Vít Havránek | profile | en cs

"Those familiar with the Czech and Slovak art scenes may recognize the name Stano Filko. And very likely those same people would, without hesitation, and mostly based on his initial oeuvre, place him in the 1960s context – rightfully so. Few recall, however, what exactly it was that this artist did back then, and perhaps only a handful of Slovak art historians know what he`s been working on during the past ten years, since his return from exile in the United States (1983 – 1989). Nevertheless, Filko is now finding himself back in the spotlight of Slovak art.


At the end of the 1960s Filko was an emerging star — not only in Slovakia but also in the Czech lands. He gained recognition at prestigious European exhibitions such as Frank Popper’s Cinetisme, Spectacle, environment (Grénoble, 1968); he was invited to Documenta VII; he was mentioned in every important foreign review of contemporary Czechoslovak art at that time (Padrta, Popper, Restany) and in books by Frank Popper and Udo Kultermann, among others.
Despite this, the extent of Filko’s work is so little known that a condensed interpretation would be pointless. Instead, let’s now spend some time remembering a few of the areas he was
involved in.
In the 1950s and 1960s, Filko painted, made assemblages (so-called “accumulages” or “altars of reality”) and, together with Alex Mlynárčik and Zita Kostrová, invented the first Happsoc (1965) — a practically inexplicable action something like a happening, conceptual art, and a proclamation all rolled into one. His “altars of reality” combined various materials/objects, shards of mirror, photographs and daily objects. As time passed, the works were slowly added to and eventually expanded into whole environments. From 1966, Filko began including electronic media such as slide projection, radio and sound in the environments, bridging the gap between pure phenomena and information sources. Pierre Restany referred to him as an “architect of information.”

■ ■ ■ ■ ■ ■ ■

▶ _Requirements_
Please answer these from the text on Stano Filko:
(a) During which years was Filko in exile in the United States?
(b) With whom did he invent the first Happsoc, and in what year?
(c) What did Pierre Restany call him?

■ ■ ■ ■ ■ ■ ■

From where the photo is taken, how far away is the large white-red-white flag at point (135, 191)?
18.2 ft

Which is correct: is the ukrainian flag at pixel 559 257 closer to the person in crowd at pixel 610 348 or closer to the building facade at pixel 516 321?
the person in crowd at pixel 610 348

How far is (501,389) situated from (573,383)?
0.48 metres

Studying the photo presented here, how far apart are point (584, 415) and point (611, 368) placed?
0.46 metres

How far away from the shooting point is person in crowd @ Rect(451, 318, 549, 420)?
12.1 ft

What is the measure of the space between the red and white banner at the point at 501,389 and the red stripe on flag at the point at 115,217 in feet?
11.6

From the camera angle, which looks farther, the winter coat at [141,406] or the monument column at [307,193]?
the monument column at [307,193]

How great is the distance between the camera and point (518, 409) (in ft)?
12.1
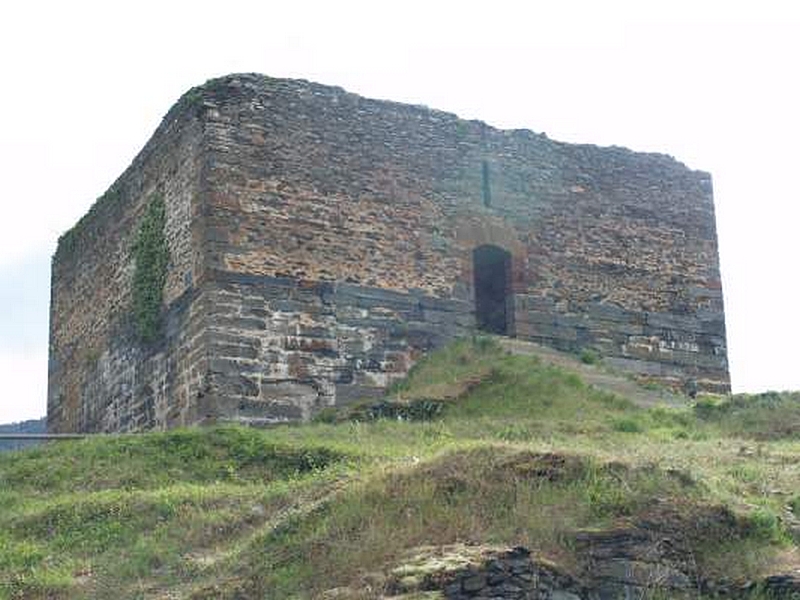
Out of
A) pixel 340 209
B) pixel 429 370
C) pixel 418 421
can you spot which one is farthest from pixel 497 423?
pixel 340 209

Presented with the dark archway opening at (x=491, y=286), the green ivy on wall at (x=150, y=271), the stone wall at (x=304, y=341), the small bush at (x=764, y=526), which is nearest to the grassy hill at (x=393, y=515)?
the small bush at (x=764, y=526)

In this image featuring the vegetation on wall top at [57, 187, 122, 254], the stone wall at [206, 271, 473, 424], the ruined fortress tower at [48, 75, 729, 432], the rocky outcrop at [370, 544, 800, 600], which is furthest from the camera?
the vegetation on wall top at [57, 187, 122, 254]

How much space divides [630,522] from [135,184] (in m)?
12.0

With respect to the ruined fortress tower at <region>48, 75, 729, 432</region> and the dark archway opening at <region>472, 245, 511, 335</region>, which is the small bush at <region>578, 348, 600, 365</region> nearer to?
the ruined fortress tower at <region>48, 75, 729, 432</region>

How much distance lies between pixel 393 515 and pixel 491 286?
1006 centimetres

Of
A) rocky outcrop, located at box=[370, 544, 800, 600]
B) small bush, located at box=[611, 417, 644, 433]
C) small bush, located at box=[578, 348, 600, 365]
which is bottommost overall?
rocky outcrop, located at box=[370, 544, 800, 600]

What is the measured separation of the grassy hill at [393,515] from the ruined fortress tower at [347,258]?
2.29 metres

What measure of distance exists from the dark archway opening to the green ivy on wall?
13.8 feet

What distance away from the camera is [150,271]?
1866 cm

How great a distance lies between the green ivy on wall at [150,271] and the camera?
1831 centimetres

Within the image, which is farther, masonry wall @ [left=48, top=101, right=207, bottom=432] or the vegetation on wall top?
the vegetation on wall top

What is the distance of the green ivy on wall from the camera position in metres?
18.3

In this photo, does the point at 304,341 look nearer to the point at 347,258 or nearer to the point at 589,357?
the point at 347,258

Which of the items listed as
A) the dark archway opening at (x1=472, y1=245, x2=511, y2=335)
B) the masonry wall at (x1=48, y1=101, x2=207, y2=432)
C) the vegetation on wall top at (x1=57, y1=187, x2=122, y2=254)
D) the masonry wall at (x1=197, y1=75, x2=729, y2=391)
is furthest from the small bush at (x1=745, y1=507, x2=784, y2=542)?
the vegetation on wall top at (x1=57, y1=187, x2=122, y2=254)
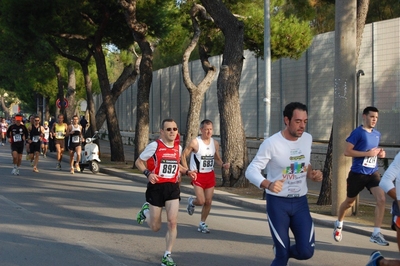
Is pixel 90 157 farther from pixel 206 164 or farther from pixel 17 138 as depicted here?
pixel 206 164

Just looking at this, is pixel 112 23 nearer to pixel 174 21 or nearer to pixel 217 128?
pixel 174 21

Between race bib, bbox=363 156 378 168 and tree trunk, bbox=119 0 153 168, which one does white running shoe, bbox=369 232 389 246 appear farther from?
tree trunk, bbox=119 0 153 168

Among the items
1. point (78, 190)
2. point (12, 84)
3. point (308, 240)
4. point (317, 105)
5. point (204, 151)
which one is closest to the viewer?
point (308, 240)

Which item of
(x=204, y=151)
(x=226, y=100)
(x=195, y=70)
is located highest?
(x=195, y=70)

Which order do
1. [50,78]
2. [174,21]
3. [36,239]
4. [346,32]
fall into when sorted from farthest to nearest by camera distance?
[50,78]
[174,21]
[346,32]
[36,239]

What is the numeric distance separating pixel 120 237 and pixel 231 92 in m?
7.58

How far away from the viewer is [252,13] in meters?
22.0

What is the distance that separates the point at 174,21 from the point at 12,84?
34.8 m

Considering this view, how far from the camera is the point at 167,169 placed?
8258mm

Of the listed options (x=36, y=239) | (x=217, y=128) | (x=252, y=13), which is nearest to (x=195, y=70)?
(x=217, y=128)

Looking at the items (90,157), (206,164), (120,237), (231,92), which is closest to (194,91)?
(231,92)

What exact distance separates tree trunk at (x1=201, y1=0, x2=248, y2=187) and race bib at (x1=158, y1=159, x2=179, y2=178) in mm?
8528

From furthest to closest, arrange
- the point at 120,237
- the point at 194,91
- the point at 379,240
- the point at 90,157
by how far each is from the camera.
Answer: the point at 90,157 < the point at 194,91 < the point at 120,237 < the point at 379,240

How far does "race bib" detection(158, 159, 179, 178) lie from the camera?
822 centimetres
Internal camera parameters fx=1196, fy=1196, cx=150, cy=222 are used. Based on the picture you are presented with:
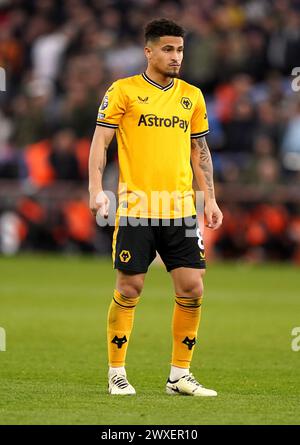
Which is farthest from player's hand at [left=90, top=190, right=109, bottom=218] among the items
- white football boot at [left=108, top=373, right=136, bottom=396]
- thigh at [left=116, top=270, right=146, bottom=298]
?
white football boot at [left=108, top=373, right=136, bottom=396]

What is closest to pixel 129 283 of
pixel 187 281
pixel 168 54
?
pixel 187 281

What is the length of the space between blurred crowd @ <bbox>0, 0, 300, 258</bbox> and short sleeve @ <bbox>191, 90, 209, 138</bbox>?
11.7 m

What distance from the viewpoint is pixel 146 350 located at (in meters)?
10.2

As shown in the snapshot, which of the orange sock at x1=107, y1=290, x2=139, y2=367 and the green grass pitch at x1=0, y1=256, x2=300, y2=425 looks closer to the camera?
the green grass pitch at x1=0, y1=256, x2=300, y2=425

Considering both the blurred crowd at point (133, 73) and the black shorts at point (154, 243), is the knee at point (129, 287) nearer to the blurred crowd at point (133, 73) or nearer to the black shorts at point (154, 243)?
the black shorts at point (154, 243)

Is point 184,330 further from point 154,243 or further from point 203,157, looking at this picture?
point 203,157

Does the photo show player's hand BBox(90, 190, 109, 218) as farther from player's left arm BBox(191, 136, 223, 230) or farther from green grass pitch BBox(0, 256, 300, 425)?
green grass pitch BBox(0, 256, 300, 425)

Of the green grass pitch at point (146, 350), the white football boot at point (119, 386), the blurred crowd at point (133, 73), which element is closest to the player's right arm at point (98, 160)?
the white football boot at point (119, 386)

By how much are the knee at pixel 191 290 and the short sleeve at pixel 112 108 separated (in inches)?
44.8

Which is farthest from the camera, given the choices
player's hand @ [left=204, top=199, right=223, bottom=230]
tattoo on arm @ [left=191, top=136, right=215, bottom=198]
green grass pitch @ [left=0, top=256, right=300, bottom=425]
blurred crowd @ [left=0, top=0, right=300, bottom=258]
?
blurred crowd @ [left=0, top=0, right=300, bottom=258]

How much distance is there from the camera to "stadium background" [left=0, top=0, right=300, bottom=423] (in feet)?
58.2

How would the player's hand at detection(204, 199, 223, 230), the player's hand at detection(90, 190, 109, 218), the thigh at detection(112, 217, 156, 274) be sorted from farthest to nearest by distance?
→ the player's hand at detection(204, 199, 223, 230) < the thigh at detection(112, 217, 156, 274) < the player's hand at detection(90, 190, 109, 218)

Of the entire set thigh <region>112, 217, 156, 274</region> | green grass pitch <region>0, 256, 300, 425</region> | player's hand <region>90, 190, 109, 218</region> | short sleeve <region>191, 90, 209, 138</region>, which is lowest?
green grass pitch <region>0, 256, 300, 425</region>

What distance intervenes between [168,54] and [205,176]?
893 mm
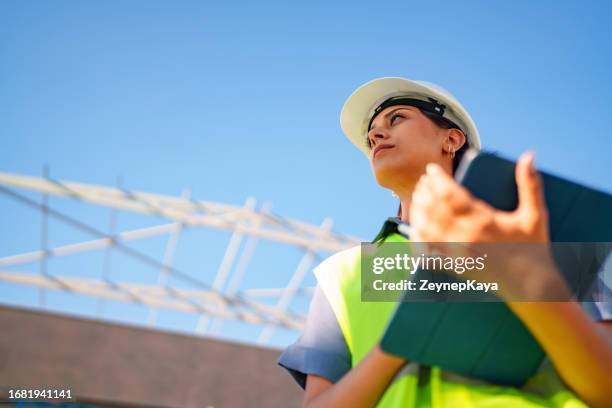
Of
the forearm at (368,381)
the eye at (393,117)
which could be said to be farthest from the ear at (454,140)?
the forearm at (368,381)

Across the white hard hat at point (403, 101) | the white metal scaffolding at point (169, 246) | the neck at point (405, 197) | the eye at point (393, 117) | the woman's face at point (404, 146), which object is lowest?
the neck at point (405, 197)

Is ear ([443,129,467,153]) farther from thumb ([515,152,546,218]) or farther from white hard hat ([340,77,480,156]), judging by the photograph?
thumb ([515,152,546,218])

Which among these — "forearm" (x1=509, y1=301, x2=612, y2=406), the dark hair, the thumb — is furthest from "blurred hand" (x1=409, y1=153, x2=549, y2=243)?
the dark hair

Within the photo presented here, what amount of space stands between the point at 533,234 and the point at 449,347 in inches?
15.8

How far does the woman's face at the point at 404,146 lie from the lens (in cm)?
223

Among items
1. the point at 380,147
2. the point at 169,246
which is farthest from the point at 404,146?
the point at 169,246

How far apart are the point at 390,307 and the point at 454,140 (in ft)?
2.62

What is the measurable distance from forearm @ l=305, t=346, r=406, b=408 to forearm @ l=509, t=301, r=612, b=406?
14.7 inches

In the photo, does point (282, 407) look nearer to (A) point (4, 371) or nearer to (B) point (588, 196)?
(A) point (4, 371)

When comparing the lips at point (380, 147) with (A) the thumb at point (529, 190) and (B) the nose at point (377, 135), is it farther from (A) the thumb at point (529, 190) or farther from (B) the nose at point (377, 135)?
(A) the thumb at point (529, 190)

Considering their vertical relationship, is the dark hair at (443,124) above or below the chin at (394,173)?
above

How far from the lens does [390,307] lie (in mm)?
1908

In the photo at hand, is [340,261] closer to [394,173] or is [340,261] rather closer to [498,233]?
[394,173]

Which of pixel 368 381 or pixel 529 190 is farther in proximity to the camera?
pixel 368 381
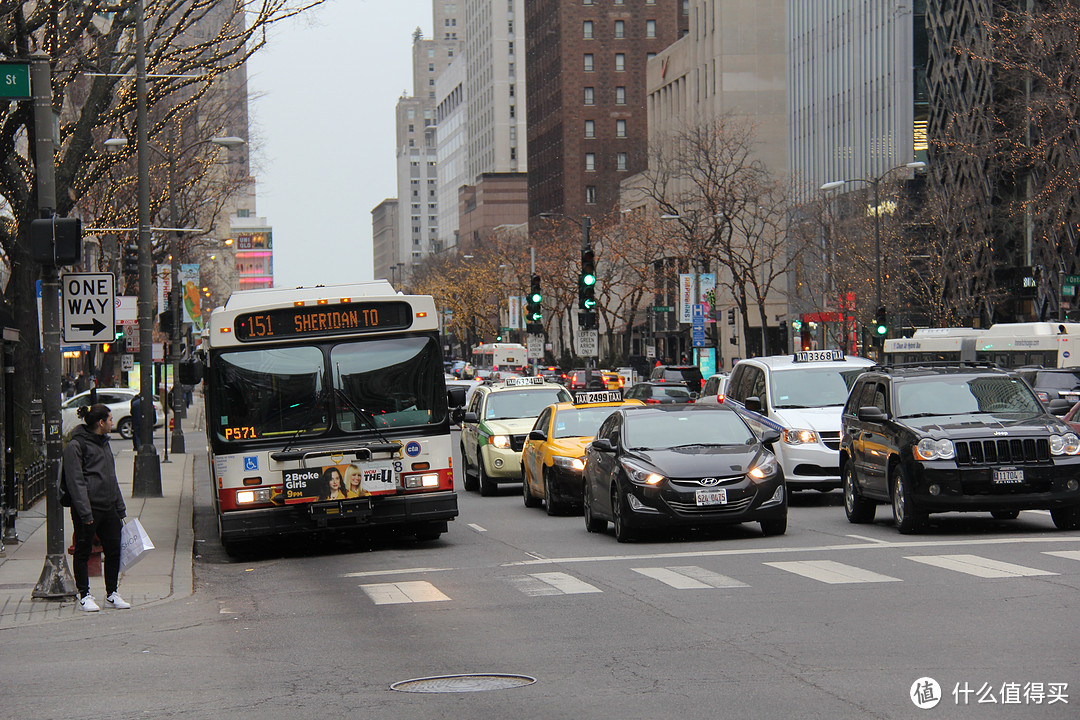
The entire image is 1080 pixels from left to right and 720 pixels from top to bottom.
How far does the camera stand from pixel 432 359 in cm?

■ ■ ■ ■ ■ ■ ■

▶ _Task result_
(a) 1983 to 1989
(b) Alex Mlynárčik and Zita Kostrová, in 1965
(c) An "architect of information"